Reproduce every one of the following dataset rows word for word.

Dataset rows —
[Start]
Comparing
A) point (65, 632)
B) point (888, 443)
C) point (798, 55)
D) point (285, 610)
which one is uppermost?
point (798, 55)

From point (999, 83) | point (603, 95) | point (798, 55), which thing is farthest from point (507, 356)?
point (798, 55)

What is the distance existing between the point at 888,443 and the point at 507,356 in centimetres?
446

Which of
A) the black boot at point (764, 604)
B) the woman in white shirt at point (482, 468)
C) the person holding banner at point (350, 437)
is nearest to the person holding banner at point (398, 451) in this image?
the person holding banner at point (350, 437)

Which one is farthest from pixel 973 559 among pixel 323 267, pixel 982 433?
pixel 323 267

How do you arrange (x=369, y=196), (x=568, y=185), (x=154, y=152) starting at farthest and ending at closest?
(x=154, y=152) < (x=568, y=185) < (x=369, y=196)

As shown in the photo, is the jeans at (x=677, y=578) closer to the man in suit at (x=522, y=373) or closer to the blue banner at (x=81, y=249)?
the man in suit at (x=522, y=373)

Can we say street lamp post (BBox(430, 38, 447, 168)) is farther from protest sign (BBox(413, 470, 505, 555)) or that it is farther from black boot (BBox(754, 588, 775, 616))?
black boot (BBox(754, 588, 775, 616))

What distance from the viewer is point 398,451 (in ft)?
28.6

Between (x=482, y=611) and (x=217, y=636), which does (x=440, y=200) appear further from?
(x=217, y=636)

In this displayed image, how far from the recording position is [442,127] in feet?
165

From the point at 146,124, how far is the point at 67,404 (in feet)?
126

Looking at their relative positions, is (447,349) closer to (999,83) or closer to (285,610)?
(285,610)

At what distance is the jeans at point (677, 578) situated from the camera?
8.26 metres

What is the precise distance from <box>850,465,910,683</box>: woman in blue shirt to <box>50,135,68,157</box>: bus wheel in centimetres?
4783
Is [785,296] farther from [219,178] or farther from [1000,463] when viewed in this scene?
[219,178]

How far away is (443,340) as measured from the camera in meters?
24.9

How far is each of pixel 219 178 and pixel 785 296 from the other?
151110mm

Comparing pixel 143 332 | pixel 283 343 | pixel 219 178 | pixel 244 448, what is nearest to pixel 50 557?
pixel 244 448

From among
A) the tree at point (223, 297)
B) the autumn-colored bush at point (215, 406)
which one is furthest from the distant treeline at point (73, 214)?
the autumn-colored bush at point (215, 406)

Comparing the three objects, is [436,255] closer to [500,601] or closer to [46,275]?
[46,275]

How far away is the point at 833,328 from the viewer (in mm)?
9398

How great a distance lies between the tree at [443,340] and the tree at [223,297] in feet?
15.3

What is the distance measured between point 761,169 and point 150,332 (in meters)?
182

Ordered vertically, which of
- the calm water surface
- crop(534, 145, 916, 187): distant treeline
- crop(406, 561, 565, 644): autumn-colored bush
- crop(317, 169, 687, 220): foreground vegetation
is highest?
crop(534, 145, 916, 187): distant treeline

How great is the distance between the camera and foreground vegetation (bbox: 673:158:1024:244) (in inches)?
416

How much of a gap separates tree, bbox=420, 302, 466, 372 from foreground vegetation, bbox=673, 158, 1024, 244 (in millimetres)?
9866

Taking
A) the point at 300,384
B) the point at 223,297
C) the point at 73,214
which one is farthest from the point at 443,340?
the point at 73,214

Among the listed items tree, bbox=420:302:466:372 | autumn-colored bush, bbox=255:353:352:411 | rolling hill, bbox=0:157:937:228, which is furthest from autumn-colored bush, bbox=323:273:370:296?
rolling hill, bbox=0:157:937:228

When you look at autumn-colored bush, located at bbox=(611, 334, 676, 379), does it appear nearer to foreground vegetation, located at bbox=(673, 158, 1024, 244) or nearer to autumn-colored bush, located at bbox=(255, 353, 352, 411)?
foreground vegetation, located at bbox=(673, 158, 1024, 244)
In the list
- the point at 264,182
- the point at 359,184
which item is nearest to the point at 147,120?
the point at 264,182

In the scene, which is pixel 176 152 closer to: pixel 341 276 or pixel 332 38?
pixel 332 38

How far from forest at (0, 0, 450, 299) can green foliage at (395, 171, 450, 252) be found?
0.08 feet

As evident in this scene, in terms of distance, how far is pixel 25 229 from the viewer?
[End]
Reply to the task —
Comparing
A) point (65, 632)
B) point (888, 443)
C) point (798, 55)
D) point (285, 610)
which one is uppermost?
point (798, 55)

From point (999, 83) | point (603, 95) | point (798, 55), which thing is farthest from point (507, 356)?
point (798, 55)

What is the distance existing between the point at 888,443 and the point at 507,356 in centimetres?
446

Which of
A) the black boot at point (764, 604)
B) the woman in white shirt at point (482, 468)
C) the person holding banner at point (350, 437)
is nearest to the person holding banner at point (398, 451) in this image?
the person holding banner at point (350, 437)

Which one is farthest from pixel 973 559 among pixel 323 267, pixel 982 433?
pixel 323 267

How do you arrange (x=369, y=196), (x=568, y=185), (x=154, y=152) starting at farthest and ending at closest?
(x=154, y=152) < (x=568, y=185) < (x=369, y=196)

As shown in the photo, is the jeans at (x=677, y=578) closer to the man in suit at (x=522, y=373) or closer to the blue banner at (x=81, y=249)?
the man in suit at (x=522, y=373)

Can we say street lamp post (BBox(430, 38, 447, 168)) is farther from protest sign (BBox(413, 470, 505, 555)) or that it is farther from black boot (BBox(754, 588, 775, 616))?
black boot (BBox(754, 588, 775, 616))

What distance from the viewer is point 398,451 (in ft)?
28.6

Between (x=482, y=611) and (x=217, y=636), which does (x=440, y=200) appear further from?
(x=217, y=636)

In this displayed image, how far from the recording position is [442,127] in feet?
165

From the point at 146,124, how far is the point at 67,404 (in feet)?
126

Looking at their relative positions, is (447,349) closer to (999,83) or closer to (285,610)?
(285,610)

At what distance is the jeans at point (677, 578) situated from the camera?
8.26 metres

What is the precise distance from <box>850,465,910,683</box>: woman in blue shirt to <box>50,135,68,157</box>: bus wheel in centimetres?
4783
Is [785,296] farther from [219,178] or farther from [1000,463] when viewed in this scene?
[219,178]

How far away is (443,340) as measured from the camera in meters?
24.9

How far is each of pixel 219 178 and pixel 785 296 from the other?
151110mm

Comparing pixel 143 332 | pixel 283 343 | pixel 219 178 | pixel 244 448, what is nearest to pixel 50 557?
pixel 244 448

From among
A) the tree at point (223, 297)
B) the autumn-colored bush at point (215, 406)
which one is furthest from the distant treeline at point (73, 214)?
the autumn-colored bush at point (215, 406)

Comparing the three objects, is [436,255] closer to [500,601] or closer to [46,275]?
[46,275]

How far away is the point at 833,328 from the viewer (in mm)?
9398

How great a distance lies between the tree at [443,340] and the tree at [223,297] in feet?
15.3

What is the distance measured between point 761,169 and point 150,332 (in meters)?
182

Ordered vertically, which of
- the calm water surface
- crop(534, 145, 916, 187): distant treeline
- crop(406, 561, 565, 644): autumn-colored bush
- crop(317, 169, 687, 220): foreground vegetation
is highest?
crop(534, 145, 916, 187): distant treeline

How great is the distance between the camera and foreground vegetation (bbox: 673:158:1024:244) (in inches)?
416

How much of a gap separates tree, bbox=420, 302, 466, 372 from foreground vegetation, bbox=673, 158, 1024, 244 (in millimetres)?
9866

Taking
A) the point at 300,384
B) the point at 223,297
C) the point at 73,214
which one is farthest from the point at 443,340?
the point at 73,214

Among the listed items tree, bbox=420:302:466:372 | autumn-colored bush, bbox=255:353:352:411 | rolling hill, bbox=0:157:937:228, which is furthest from autumn-colored bush, bbox=323:273:370:296?
rolling hill, bbox=0:157:937:228

When you look at autumn-colored bush, located at bbox=(611, 334, 676, 379), does it appear nearer to foreground vegetation, located at bbox=(673, 158, 1024, 244) or nearer to autumn-colored bush, located at bbox=(255, 353, 352, 411)?
foreground vegetation, located at bbox=(673, 158, 1024, 244)
In the list
- the point at 264,182
- the point at 359,184
which item is nearest to the point at 147,120?
the point at 264,182

In the scene, which is pixel 176 152 closer to: pixel 341 276 or pixel 332 38?
pixel 332 38

How far from forest at (0, 0, 450, 299) can green foliage at (395, 171, 450, 252) be found?
0.08 feet

As evident in this scene, in terms of distance, how far is pixel 25 229 from the viewer?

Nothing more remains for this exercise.